## Directions for this task
Output exactly the lines below, starting with the line that has "Albania vicino al" and going on through the line that has "Chris Cairns Gets Bail on Perjury Charge", both included, and no other lines.

## Given data
==*==
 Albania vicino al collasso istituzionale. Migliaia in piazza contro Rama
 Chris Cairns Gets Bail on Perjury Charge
==*==
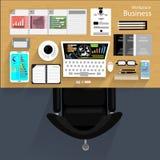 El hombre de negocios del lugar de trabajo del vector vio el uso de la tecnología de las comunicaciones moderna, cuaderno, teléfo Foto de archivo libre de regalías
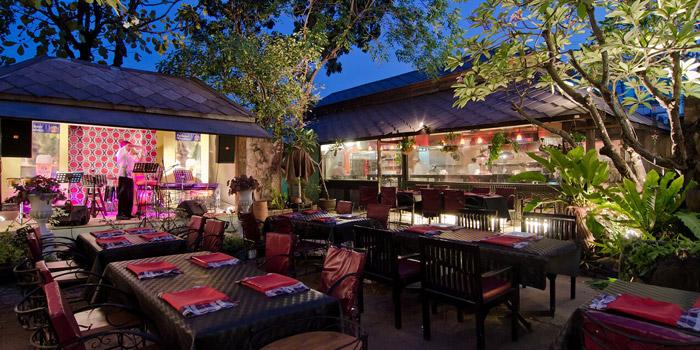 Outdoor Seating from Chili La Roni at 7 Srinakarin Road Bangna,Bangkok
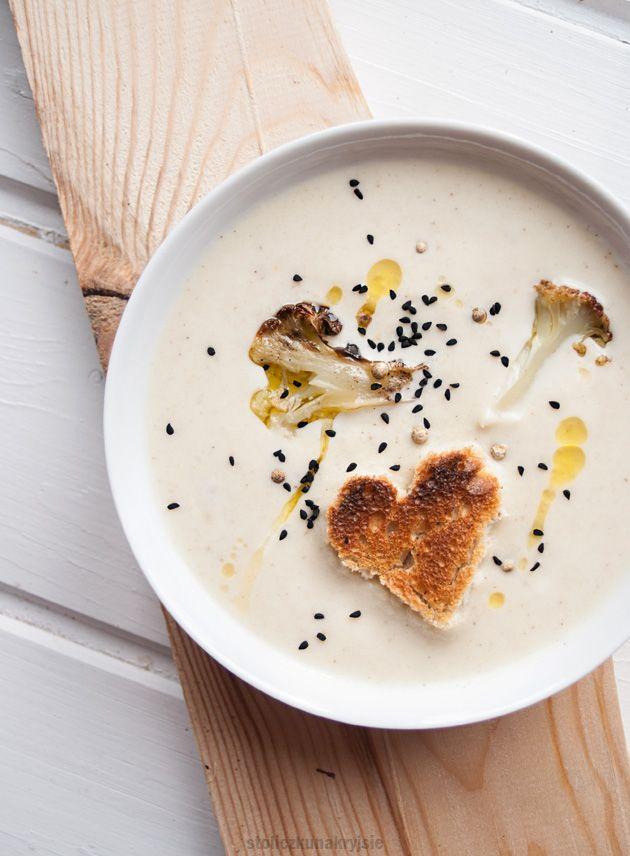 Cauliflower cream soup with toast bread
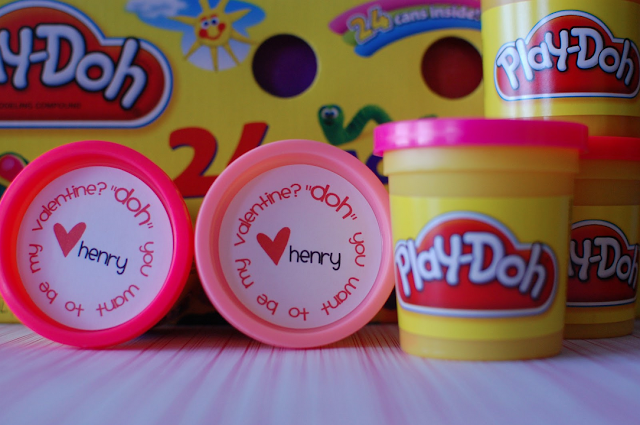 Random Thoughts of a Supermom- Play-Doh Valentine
==*==
## Reply to the task
 Albania vicino al collasso istituzionale. Migliaia in piazza contro Rama
 Chris Cairns Gets Bail on Perjury Charge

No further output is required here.